É famoso um vídeo no qual o astrofísico pop Neil deGrasse Tyson lembra de como a sociedade reagia quando ele revelava o desejo de ser cientista e pesquisar sobre o universo, decisão tomada aos nove anos, após visitar um planetário. Como assim um garoto negro dos Estados Unidos, nascido no final da década de 1950, queria ser um estudioso? Não seria melhor seguir a carreira de atleta? Almejando algo diferente das expectativas que os outros tinham com relação a ele, Neil precisou vencer diversas barreiras para que se transformasse em um dos nomes mais famosos do mundo em sua área – o vídeo com a história está no final do post.

Situação semelhante é vivida por Jeremias. Na escola, ao preparar as crianças para uma atividade, a professora arbitrariamente escolhe qual profissão cada aluno deverá interpretar: um será médico, outro engenheiro, ator… Jeremias, por sua vez, será o pedreiro. Ao dizer que preferia fazer as vezes de um astronauta, ouve da professora que aquilo seria muito incomum, enquanto seus colegas brancos gargalham na sala de aula.

A passagem está em "Jeremias – Pele", HQ de Rafael Calça e Jefferson Costa publicada pelo Graphic MSP, selo que convida importantes quadrinistas nacionais para dar novas formas e histórias a consagrados personagens de Mauricio de Sousa. No caso, óbvio, a dupla cria uma narrativa para Jeremias, uma das primeiras crianças imaginadas por Maurício. E se Jeremias é um dos raros personagens negros no bairro do Limoeiro, é um acerto aproveitá-lo na construção de uma graphic novel sobre racismo.

Seja mostrando chacotas como "O cabelo já é o capacete, cara! Mó duro!", frase ouvida pelo próprio Jeremias, seja representando a arbitrariedade policial ao abordar de forma violenta e injustificada o pai do personagem – que entrega a carteira de trabalho ao PM, lição que Calça aprendeu ainda na infância: andar sempre com um documento que comprove ser trabalhador -, o trabalho de Calça e Costa é delicado, tocante e ao mesmo tempo de grande força.
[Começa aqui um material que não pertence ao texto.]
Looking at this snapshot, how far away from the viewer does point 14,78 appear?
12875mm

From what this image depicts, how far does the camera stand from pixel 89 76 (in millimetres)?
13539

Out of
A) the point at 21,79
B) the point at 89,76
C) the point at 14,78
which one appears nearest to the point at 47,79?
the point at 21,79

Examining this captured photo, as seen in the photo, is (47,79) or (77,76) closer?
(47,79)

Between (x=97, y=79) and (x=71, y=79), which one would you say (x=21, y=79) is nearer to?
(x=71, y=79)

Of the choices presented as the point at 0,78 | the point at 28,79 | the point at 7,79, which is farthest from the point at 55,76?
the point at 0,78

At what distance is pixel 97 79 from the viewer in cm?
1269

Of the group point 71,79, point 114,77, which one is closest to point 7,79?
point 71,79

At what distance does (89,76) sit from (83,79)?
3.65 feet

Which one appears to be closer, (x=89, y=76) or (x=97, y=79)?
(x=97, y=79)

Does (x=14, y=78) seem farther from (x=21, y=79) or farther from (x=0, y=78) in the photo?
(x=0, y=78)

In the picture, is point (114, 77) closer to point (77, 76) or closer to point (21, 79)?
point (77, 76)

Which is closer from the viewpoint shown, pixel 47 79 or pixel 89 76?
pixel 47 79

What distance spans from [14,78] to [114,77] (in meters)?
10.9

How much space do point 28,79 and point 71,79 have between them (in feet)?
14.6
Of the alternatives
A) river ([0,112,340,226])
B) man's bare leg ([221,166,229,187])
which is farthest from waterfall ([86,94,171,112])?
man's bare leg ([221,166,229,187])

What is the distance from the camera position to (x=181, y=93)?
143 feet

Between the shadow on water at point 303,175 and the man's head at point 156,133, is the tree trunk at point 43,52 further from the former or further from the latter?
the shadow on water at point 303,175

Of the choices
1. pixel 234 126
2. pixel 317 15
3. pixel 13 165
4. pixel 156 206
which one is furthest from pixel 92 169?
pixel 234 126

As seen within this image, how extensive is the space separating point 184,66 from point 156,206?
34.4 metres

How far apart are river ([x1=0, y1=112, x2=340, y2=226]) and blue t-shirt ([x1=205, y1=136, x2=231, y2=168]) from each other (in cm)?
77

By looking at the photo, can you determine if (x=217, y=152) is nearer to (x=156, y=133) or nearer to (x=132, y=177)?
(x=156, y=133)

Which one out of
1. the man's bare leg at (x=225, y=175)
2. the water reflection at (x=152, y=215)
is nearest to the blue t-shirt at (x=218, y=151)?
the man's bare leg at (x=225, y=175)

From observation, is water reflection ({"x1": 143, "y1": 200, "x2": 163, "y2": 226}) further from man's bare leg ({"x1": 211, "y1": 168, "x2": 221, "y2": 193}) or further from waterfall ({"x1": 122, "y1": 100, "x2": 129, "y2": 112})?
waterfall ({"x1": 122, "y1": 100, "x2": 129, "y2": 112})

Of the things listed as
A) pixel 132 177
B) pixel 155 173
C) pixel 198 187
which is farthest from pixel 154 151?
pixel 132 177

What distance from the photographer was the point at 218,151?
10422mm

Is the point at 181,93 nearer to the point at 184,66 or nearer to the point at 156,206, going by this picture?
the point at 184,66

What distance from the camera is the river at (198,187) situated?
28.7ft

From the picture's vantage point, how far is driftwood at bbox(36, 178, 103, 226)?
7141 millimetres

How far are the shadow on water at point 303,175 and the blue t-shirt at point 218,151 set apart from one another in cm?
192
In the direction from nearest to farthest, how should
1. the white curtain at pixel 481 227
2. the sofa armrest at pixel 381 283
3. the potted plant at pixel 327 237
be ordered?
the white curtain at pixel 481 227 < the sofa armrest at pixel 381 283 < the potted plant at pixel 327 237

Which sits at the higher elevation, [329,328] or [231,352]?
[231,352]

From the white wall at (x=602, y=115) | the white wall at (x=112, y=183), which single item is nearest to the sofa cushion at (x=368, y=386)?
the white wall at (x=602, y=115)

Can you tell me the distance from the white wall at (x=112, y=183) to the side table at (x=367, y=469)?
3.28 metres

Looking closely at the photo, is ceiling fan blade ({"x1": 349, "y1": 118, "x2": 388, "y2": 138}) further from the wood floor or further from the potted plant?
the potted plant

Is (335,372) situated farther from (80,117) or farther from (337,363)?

Difícil não se emocionar e se colocar para refletir ao ver os sonhos do pequeno Jeremias sendo esmigalhados pela nefasta realidade. Realidade dura e difícil de ser mudada, escancarada em uma das falas de seu pai, numa bronca após o protagonista ter brigado na escola:

"Porque você é negro, Jeremias! Se você for briguento, não vão dizer que você foi provocado, vão dizer que é porque você é negro! Se não entender algo, se disser alguma coisa errada, vão dizer que é porque você é negro! É assim que as coisas são! Você vai ter que ser duas vezes mais paciente, duas vezes mais esperto! Se não for duas vezes melhor, nunca vai ser tratado como igual! Vai ter que endurecer, filho! Criar uma casca dura, entendeu?"

Na introdução do livro, Mauricio de Sousa diz imediatamente ter aprovado a ideia de uma HQ que abordasse o problema do racismo desde a infância. "Nas minhas historinhas, o Jeremias sempre viveu num ambiente ideal, no qual eu acredito, em que todos convivem em harmonia, independente da cor da pele. Mas sei que, infelizmente, não é assim na vida real". E é ótimo ver personagens de Mauricio mostrando ao leitores um pouco do que é a vida real, não apenas a ideal.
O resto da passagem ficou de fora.